Handle non-utf8 strings in protobuf structures #1282

kkourt · 2023-07-28T06:27:01Z

BPF/kernel strings are C strings which are a sequence of null-terminated
bytes. They may or may not be valid utf-8 strings.

For example, execve() can accept invalid utf-8 strings. Similarly,
filenames are not required to be utf-8 encoded.

This becomes an issue because we define fields like Binary, Arguments,
and CWD as strings in the proto descriptions.

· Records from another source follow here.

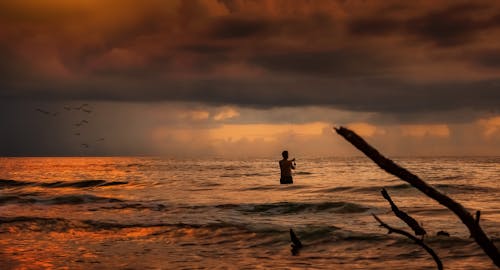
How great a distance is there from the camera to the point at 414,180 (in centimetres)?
260

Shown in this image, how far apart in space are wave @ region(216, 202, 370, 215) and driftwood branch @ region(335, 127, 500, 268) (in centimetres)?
1726

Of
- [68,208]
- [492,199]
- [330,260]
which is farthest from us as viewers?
[492,199]

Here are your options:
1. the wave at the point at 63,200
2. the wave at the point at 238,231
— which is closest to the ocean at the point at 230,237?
the wave at the point at 238,231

According to the protobuf spec:
"A string must always contain UTF-8 encoded or 7-bit ASCII text, and
cannot be longer than 2^32."

As a result, when passing non-utf8 data as strings, protobuf clients
(e.g., the JSON writer and the gRPC client) cannot handle the event. For
example, running tetra getevents and executing a program with invalid
utf8 arguments leads the following error:
msg="Failed to receive events" error="rpc error: code = Internal desc = grpc: error while marshaling: string field contains invalid UTF-8"

There are a number of different approaches we can use to address this
problem. One is that we can try to encode arbitrary bytes in the
string. In the past, we have used base64 to do that (specifically, for
bytes arguments). An alternative (better?) solution would be to quote
the string, using strconv.Quote() or similar.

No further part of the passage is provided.